Python For Data Science (#2)- Natural Language Processing (NLP)
Repository
https://github.com/sloria/TextBlob
What Will I Learn?
- Python for data science
- Textblob library
- Sentiment Analysis
- Machine learning concepts for NLP.
Requirements
- A working computer running macOS , windows or linux distribution(ubuntu preferred).
- An installed Python 3(.6) distribution, such as the Anaconda Distribution.
Dependencies ( numpy , scipy , tweepy and textblob).
- Intermediate knowledge about python programming.
Resources
- https://textblob.readthedocs.io/en/dev/
- https://www.quora.com/How-does-sentiment-analysis-work-generally
- http://cs224d.stanford.edu/syllabus.html
- https://learnpythonthehardway.org/
Difficulty
- Intermediate
Tutorial Contents
Python For Data Science (#2)- Natural Language Processing
hello guys,
In this tutorial we're going to learn how to write a python script that uses Twitter to understand how people are feeling about a topic that we choose using the natural language library text blob
in python it will be capable to search twitter for a list of tweets about any topic that we want and then analyze each tweet to see how positive or negative it's emotion is based on the analysis and data.
Setup (installing required dependencies) :-
If you haven't installed textblob
and you want to do it then you can check out this link, it has all the information regarding installation of the textblob
library . First create a directory in which you can run tests and predict using coded Python file. The first step will obviously be opening the code editor. After opening the code editor you will need to import required module from textblob(package) which you can do by typing from textblob import TextBlob
.
Sentiment Analysis
So, how does sentiment analysis work well when we receive some input text (like a tweet or status) well first we want to split it up into several words or sentences this process is called tokenization because we're creating small tokens from big texts we can just count the number of times each word shows up once a text is tokenized this is called the bag of words model then we could look up the sentiment value for each word from a sentiment lexicon that has it all pre-recorded to classify the total sentiment value of the input data or text.
"The more data we train it on or pass ,the more accurate the Sentiment Analysis output will be."
Sentiment Analysis using twitter with textblob
Well you might be thinking why we are using twitter as our data resource , it is because to perform sentiment analysis we need the data or text that consist of emotion and sentiments and twitter is a treasure trove of sentiment's , people around the world output thousands of reactions and opinions on every topic under the sun every second of every day it's like one big psychological database that's constantly being updated and we can use it to analyze millions of tech snippets in seconds with the power of machine learning.
So our process will be to register to access Twitter's API and install our dependencies (tweepy) then write our sentiment analyzer script.

**Data segment**

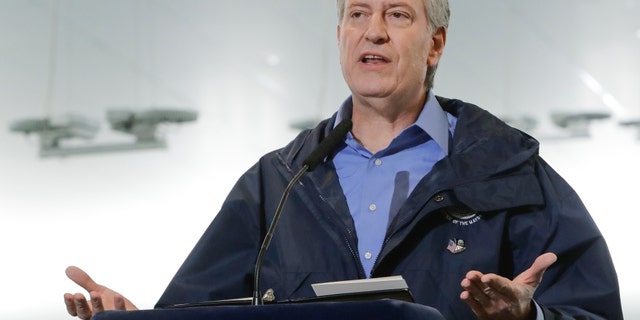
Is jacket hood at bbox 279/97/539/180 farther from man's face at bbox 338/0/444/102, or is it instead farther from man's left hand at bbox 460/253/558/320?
man's left hand at bbox 460/253/558/320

**Short problem 1**
According to the sentiment analysis tutorial, why is Twitter used as the data source? Answer in one to three sentences.
**Short problem 2**
Pick up the tutorial on Twitter sentiment analysis with TextBlob after its last sentence and carry it on.
The material after the text is separate and unrelated to it.

**Written reply 1**
Sentiment analysis needs text full of emotions and opinions, and Twitter supplies that: people around the world post thousands of reactions on every topic every second. That makes it a constantly updated psychological database that machine learning can analyze in seconds.

**Written reply 2**
let's start by signing up to use Twitter's API an API or application programming interface is a gateway that lets you access some servers internal functionality in our case Twitter so we'll be able to read and write tweets right into our app using Twitter's API let's sign up for it in the browser first we want to make sure that we have our own Twitter account set up with a verified phone number attached to it once we have that we can create our first Twitter app.
we'll select the create new app icon and type in a name and description of our app as well as a website the website field is kind of like a liberal arts degree it doesn't really matter then we can click the Create button at the bottom and our app is created.
we can click on our app and go to the keys and access tokens tab we're going to need to use these keys in our script to let us authenticate or verify our identity with Twitter.
let's move on to installing our dependencies our first dependency is called tweet pi which is our library for accessing the Twitter API or other dependency is called text blob (installed earlier) which will help us perform the actual sentiment analysis.
Dependencies :
Name | Command |
---|---|
textblob | pip install textblob |
tweepy | pip install tweepy |
All right first things first we want to create 4 variables
that authenticating with Twitter will require we will find these in the dashboard and we can copy and paste each of them as strings let's authenticate with Twitter which basically means login via code to do that we'll create a variable called off for authentication and use the OAuth handler method of tweepy this method takes two arguments the consumer key
and the consumer secret
this method was written inside of the tweepy library with a bunch of code that is hidden to us we don't need to know the details for our use case we can just name the method and all of its functionality is in our hands the arguments are what the method uses to perform its internal calculation whatever it is we're halfway through authentication the other half is to call the set access token method on the auth
variable which takes two arguments the access token
and the access token secret
that's it we've created our authentication variable now.
we want to create our main variable from which we'll do all of our Twitter magic we'll call itapidata
and assign it a value from the tweepy API method which takes a single authentication argument which we'll fill in right here now that we have our apidata
variable we can perform a whole bunch of different possible methods but what we're going to do is search for tweets for our use case we want to collect tweets that contain a certain keyword so to do that let's create a public_tweets
variable that is going to store a list of tweets to fill it we'll call the search
method on the apidata
variable the search method takes a single argument let's make it cryptocurrency
this method is going to retrieve a bunch of tweets that contain the word cryptocurrency
.
we can print them all out to terminal to do that we'll create a for loop for tweet in public tweets : a for loop increments through every value in a list so the question now is what do we want to do with each tweet ok let's print them out each tweet has a text attribute which is the string version of it so we'll print tweet.text
it's time to perform our sentiment analysis.
we've created an analysis variable that will store our analysis and call text blob with our tweet string as the only argument then we can print out the sentiment attribute of the analysis variable we can see each tweet related to cryptocurrency
as well as its sentiment analysis.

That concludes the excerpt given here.